O Dilema da segurança pública versus segurança promovida pelo particular

O Dilema da segurança pública versus segurança promovida pelo particular

Por Renato Canuto

No final de março, chamou atenção no Espírito Santo o caso de um comerciante, na capital Vitória, que decidiu instalar mais de 200 câmeras de segurança em sua região com o objetivo declarado de coibir crimes e registrar ilícitos, que se tornaram rotina diante da aparente inércia do poder público.

As imagens alimentavam um banco de dados próprio, com alertas em tempo real, compartilhando inclusive com grupos comunitários de denúncia. O caso veio à mídia após o cidadão ser notificado para remover os equipamentos por ausência de autorização e possíveis violações à privacidade.

O episódio expõe um binômio cada vez mais sensível no Brasil, a crescente substituição da segurança pública por soluções privadas e comunitárias. Entre o abandono e a autodefesa, cresce a tensão entre o direito à segurança, a privacidade dos indivíduos e o papel (ou ausência) do Estado.

Mas o que diz a lei? A Constituição Federal, em seu artigo 144, define que “a segurança pública é dever do Estado, direito e responsabilidade de todos”.

Isso significa que a manutenção da ordem pública, da incolumidade das pessoas e do patrimônio compete prioritariamente aos entes federativos, entretanto, também é legítimo que cidadãos adotem medidas razoáveis de proteção individual e coletiva, desde que respeitando os limites legais, como o direito à imagem, à privacidade e as normas urbanísticas locais.

E é nesse ponto que o debate se aprofunda.

Se o Estado não cumpre seu dever constitucional de garantir segurança mínima, pode ele também impedir que a população busque formas de se proteger? O cidadão que paga impostos por um serviço, que muitas vezes não recebe, deve ser punido quando tenta suprir a ausência do Estado? As respostas, infelizmente, ainda estão no campo do desequilíbrio.

É certo que a proibição das câmeras se sustenta juridicamente, pois é de ordem legal, mas o ato revela um modelo de autoridade mais preocupado com a forma do que com a função.

Proteger a privacidade é fundamental, não se discute, mas será que o uso comunitário de tecnologia, quando bem regulado, não poderia ser integrado ao poder público ao invés de combatido? Em vez de censurar o esforço particular, por que não absorvê-lo como um braço auxiliar da política pública, com critérios e fiscalização?

É certo que câmeras de vigilância em residências e comércios ainda que permitidas, não podem invadir a esfera íntima de terceiros nem monitorar espaços públicos em larga escala sem autorização legal, sob pena de violação à Lei Geral de Proteção de Dados (LGPD) e de outros dispositivos do Código Civil e até constitucionais, mas a busca do cidadão por sua segurança, na ausência ou omissão do Estado, também deve ser lícita, ou permitir que assim se faça, quer seja com o Estado instruindo o particular pela maneira correta, quer seja substituindo as boas ideias dos cidadãos por soluções de igual ou melhor resultado, executadas pela Administração.

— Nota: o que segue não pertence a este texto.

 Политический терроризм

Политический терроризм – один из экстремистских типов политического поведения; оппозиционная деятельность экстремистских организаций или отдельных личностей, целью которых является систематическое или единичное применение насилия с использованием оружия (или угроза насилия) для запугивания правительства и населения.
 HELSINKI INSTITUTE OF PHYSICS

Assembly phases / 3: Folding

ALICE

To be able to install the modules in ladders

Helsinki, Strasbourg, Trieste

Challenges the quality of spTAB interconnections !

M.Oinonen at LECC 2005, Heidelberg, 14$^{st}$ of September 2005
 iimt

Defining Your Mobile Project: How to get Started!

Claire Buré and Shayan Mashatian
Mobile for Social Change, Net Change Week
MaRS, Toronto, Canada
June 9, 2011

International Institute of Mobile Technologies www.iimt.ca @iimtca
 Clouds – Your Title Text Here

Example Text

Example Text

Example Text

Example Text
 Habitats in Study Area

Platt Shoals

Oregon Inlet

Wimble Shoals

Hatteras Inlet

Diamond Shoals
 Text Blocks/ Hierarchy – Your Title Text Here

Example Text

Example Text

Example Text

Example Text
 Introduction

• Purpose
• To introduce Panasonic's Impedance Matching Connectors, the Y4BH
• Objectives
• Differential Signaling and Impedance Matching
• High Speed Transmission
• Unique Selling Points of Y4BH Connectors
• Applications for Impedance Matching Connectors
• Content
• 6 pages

Tais medidas propõem resolução viável e prudente, pois é sabido que a substituição da segurança pública por soluções privadas, pura e simplesmente, não é isenta de riscos, pois há um limite tênue entre proteção legítima e vigilantismo. Assim, sistemas comunitários sem regulação podem descambar em perseguições, exposição indevida de suspeitos, julgamentos populares e violações de direitos fundamentais, o que fere diretamente o Estado Democrático de Direito.

Enfim, o comerciante de Vitória pode ter violado a lei urbanística e de proteção de dados, mas sua motivação é compartilhada por milhares de capixabas que, acuados pela criminalidade, buscam se proteger como podem.

O caso, portanto, traz uma necessária reflexão sobre a segurança, que deveria ser unicamente pública, no mundo moderno, e a substituição (que entendo indevida) ou a complementação pelo particular, que deveria sempre ser acolhida, desde que com as devidas orientações e cumprimentos legais.

Se a segurança é um direito, e o Estado não a provê, pelo menos não na integralidade, não é razoável punir quem age dentro dos limites para garanti-la. Mais do que retirar câmeras, o poder público deveria instalar soluções, no caso, já experimentadas pela proposta particular, para que os cidadãos voltem a confiar na promessa constitucional de proteção.

O cidadão, portanto, deve submeter suas propostas ao Estado, que deve se disponibilizar à orientação daquele, assim como o Estado deve se sujeitar a aprender com o particular que, de boa fé, apresenta soluções possíveis para a sociedade. É o caminho para o equilíbrio.